▶ **ZU ERLEDIGEN**
1) Beantworte zum Auszug über Ballweg die folgenden Fragen:
(a) Im Zuge welchen Vorgangs wurde das Haus laut dem Anwalt verkauft?
(b) Wo wurden die Möbel eingelagert?
(c) Was plant Ballweg nach Angaben des Auszugs schon lange?
2) Kopiere einen Abschnitt aus dem Auszug über Ballweg ohne jede Änderung. Beginne bei den Worten „Aus Hausverkauf und“ und höre nach „so seine Anwälte.“ auf.
3) Setze den Auszug über Ballweg im Anschluss an seinen letzten Satz fort.

──────── VORLIEGENDER AUSZUG ────────

Aus Hausverkauf und Einlagerung hätten die Ermittler offenbar geschlossen, dass sich Ballweg ins Ausland absetzen wolle, so einer der Verteidiger. Das sei aber nicht der Fall, so der Anwalt gegenüber dem SWR. Vielmehr sei das Haus im Zuge einer mittlerweile vollzogenen Scheidung verkauft worden. Die Möbel seien in Norddeutschland eingelagert worden, da dort Ballwegs Freundin lebe. Zudem plane Ballweg schon lange eine Weltreise. Einen dauerhaften Umzug ins Ausland habe Ballweg aber nie vorgehabt, so seine Anwälte.

──────── GEGEBENE ANGABEN ────────

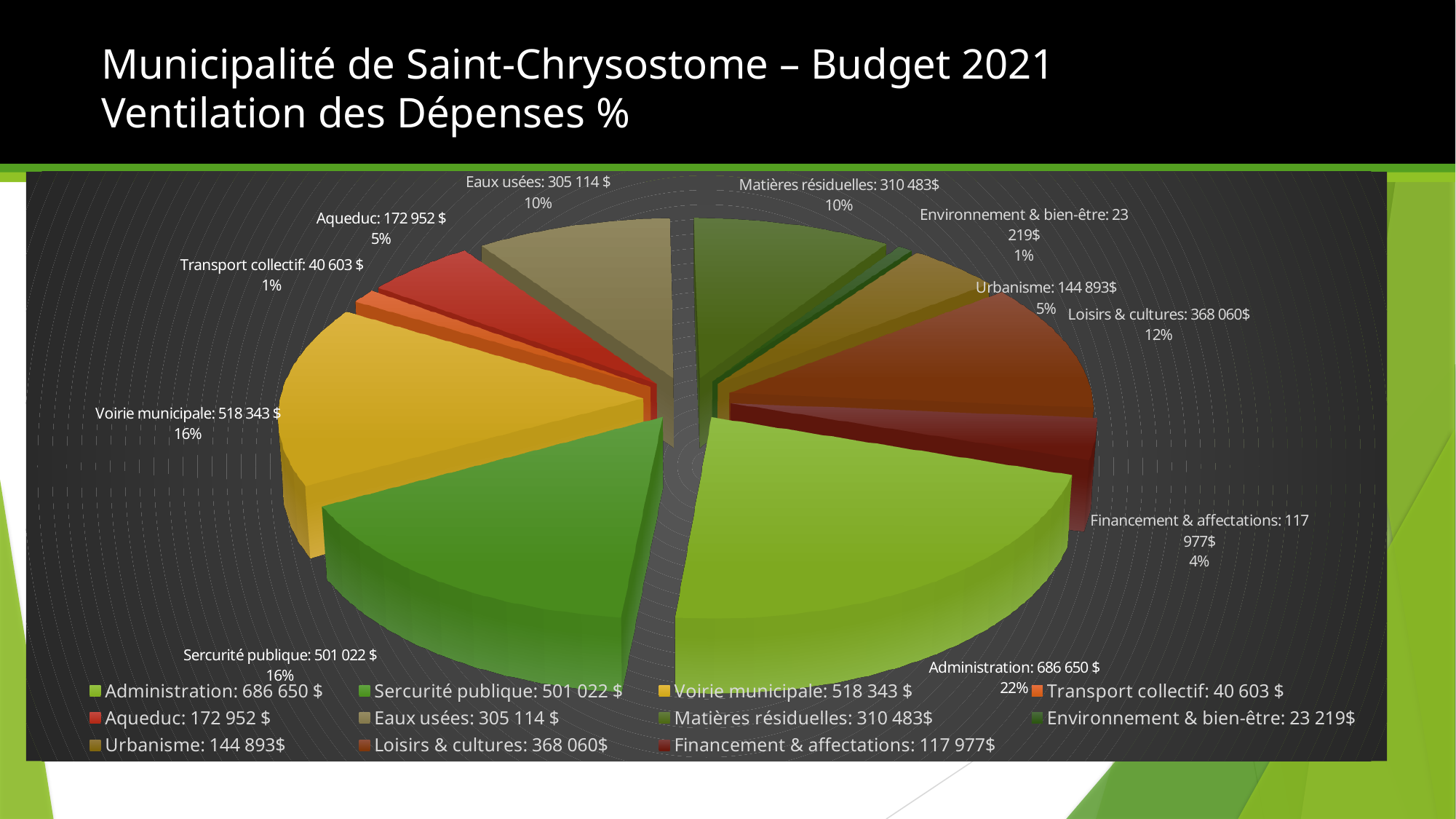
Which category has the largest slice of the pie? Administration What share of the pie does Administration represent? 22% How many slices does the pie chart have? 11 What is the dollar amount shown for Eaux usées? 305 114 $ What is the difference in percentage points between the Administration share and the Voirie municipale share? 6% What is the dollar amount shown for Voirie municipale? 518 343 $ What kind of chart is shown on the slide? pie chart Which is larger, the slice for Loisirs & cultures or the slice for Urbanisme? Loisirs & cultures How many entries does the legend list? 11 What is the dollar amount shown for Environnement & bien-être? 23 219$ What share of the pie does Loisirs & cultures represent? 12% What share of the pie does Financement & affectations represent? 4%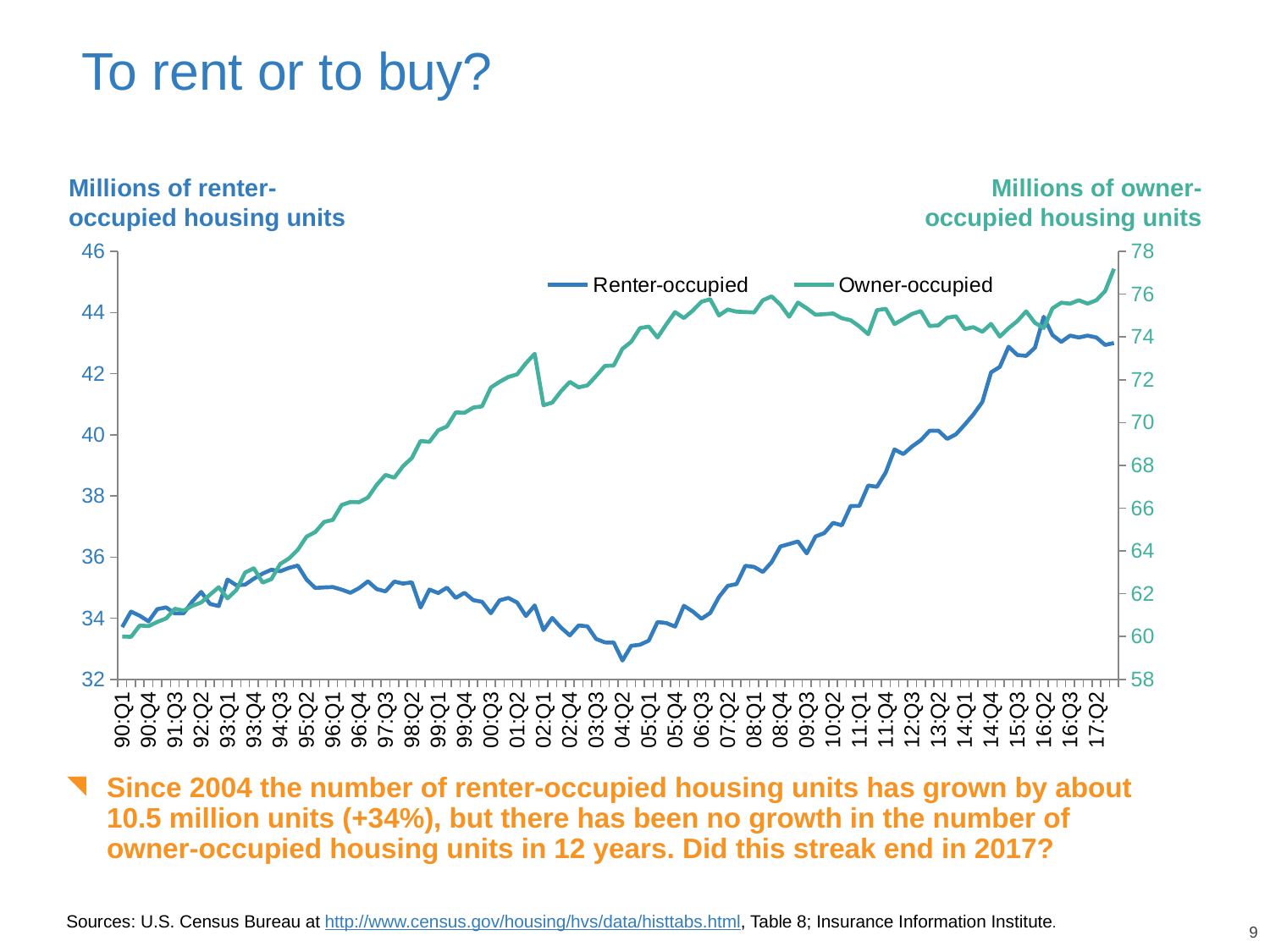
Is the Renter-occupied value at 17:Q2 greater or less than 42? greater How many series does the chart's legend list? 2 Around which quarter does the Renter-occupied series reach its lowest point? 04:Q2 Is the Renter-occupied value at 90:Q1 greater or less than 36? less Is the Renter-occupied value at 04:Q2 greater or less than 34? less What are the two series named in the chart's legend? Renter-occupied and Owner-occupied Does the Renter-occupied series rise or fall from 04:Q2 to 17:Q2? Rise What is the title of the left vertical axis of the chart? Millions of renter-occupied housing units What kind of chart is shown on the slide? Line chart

────────

▶ **ANTWORTEN UNTEN**
1)
(a) Im Zuge einer mittlerweile vollzogenen Scheidung.
(b) In Norddeutschland.
(c) Eine Weltreise.

2)
Aus Hausverkauf und Einlagerung hätten die Ermittler offenbar geschlossen, dass sich Ballweg ins Ausland absetzen wolle, so einer der Verteidiger. Das sei aber nicht der Fall, so der Anwalt gegenüber dem SWR. Vielmehr sei das Haus im Zuge einer mittlerweile vollzogenen Scheidung verkauft worden. Die Möbel seien in Norddeutschland eingelagert worden, da dort Ballwegs Freundin lebe. Zudem plane Ballweg schon lange eine Weltreise. Einen dauerhaften Umzug ins Ausland habe Ballweg aber nie vorgehabt, so seine Anwälte.

3)
Verteidigung: Ballweg wird wie ein politischer Gefangener behandelt

Die Verteidigung behauptet, Ballweg werde anders behandelt, als das bei anderen Verdächtigen der Fall sei. Als Beispiel werden ein angeblich schleppender oder verzögerter Schriftverkehr angeführt, nur zögerliche Akteneinsicht oder mangelndes rechtliches Gehör von Ballweg und seinen Anwälten. Die Staatsanwaltschaft weist diese Vorwürfe zurück. Gerichte bis zum Bundesverfassungsgericht hätten den Umgang mit Ballweg mehrfach überprüft und keinerlei Grund zur Beanstandung gefunden.